QUOTED PASSAGE.
.....

Safety Study of Ziprasidone (Geodon) for the Depressive Mixed State

This study has been completed.
Sponsor:
Collaborator:
Pfizer
Information provided by (Responsible Party):
Tufts Medical Center
ClinicalTrials.gov Identifier:
NCT00490542
First received: June 20, 2007
Last updated: November 19, 2013
Last verified: November 2013
  Purpose

Mixed states in bipolar disorder have long been recognized. Over a century ago, it was argued that mixed states were the most common episodes in manic-depressive illness. A mixed state is defined as a person who is experiencing symptoms of both depression and mania.

Currently, a person must have depression plus 3 or more manic symptoms for the episode to be diagnosed mixed. Using this narrow view, less than 10% of episodes in patients with bipolar disorder would meet criteria for a mixed episode. A broader view requires that the person have at least 2 manic symptoms. Using this broader view, data suggest that about 50% of episodes in bipolar disorder would be diagnosable as mixed states.

Studies suggest that the majority of persons with a depressive mixed state have bipolar disorder type II. Many people who have a mixed state will also have major depression. Even with such high potential rates of mixed episodes in both bipolar disorder and major depression, there have been few studies addressing the issue.

The purpose of this study is to look at how effective Geodon is in treating the depressive mixed state in people with bipolar or major depression. This will be the first clinical trial that is both double-blind and randomized.


Condition Intervention Phase
Bipolar Disorder
Bipolar Depression
Depression
Drug: ziprasidone (Geodon)
Drug: placebo
Phase 2

Study Type: Interventional
Study Design: Allocation: Randomized
Endpoint Classification: Safety/Efficacy Study
Intervention Model: Parallel Assignment
Masking: Double Blind (Subject, Investigator)

.....

DATASET EXCERPTS.
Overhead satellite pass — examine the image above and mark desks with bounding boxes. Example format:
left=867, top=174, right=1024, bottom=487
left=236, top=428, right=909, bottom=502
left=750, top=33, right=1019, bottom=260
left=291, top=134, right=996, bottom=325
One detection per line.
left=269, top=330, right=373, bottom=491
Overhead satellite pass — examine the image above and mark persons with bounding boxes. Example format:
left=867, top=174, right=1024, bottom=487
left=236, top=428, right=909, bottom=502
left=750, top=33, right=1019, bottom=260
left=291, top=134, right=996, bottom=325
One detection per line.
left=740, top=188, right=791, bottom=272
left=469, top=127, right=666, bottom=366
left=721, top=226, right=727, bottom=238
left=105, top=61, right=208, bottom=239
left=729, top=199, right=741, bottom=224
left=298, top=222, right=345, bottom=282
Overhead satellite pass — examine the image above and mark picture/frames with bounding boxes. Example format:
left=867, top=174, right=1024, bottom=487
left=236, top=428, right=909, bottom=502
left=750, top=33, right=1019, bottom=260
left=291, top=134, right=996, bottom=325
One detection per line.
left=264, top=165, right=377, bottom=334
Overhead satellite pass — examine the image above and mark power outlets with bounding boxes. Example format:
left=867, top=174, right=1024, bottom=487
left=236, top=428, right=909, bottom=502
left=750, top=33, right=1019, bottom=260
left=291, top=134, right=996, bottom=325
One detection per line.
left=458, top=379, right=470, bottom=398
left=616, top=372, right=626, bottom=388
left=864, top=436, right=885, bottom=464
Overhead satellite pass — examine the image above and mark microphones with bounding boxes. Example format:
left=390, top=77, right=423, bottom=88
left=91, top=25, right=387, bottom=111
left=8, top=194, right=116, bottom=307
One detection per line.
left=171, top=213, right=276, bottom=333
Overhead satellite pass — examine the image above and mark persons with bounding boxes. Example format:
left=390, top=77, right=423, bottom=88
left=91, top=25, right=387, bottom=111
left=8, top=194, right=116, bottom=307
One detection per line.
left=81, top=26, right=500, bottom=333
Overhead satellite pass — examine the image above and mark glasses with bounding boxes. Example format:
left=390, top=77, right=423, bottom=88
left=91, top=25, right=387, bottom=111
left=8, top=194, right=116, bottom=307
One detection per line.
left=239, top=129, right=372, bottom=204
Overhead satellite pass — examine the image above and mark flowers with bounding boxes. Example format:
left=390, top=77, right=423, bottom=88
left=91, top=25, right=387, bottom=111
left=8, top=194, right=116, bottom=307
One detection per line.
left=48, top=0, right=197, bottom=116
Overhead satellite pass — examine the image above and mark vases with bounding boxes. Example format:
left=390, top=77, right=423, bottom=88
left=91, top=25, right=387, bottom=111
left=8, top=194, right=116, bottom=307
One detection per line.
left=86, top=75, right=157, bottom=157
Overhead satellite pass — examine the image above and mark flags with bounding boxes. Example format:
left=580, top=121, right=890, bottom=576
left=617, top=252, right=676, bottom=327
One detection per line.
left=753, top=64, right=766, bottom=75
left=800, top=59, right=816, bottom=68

.....

USING THE INFORMATION.
[1] Transcribe the ziprasidone trial page, starting at "This study has" and ending at "depression and mania.".
[2] Answer these questions from the ziprasidone trial page:
(a) What is the ClinicalTrials.gov identifier?
(b) Under the narrow view of diagnosis, what share of episodes in patients with bipolar disorder would meet criteria for a mixed episode?
(c) What trial phase is listed?

SOLUTION SET.
[1]
This study has been completed.
Sponsor:
Collaborator:
Pfizer
Information provided by (Responsible Party):
Tufts Medical Center
ClinicalTrials.gov Identifier:
NCT00490542
First received: June 20, 2007
Last updated: November 19, 2013
Last verified: November 2013
  Purpose

Mixed states in bipolar disorder have long been recognized. Over a century ago, it was argued that mixed states were the most common episodes in manic-depressive illness. A mixed state is defined as a person who is experiencing symptoms of both depression and mania.

[2]
(a) NCT00490542
(b) Less than 10%
(c) Phase 2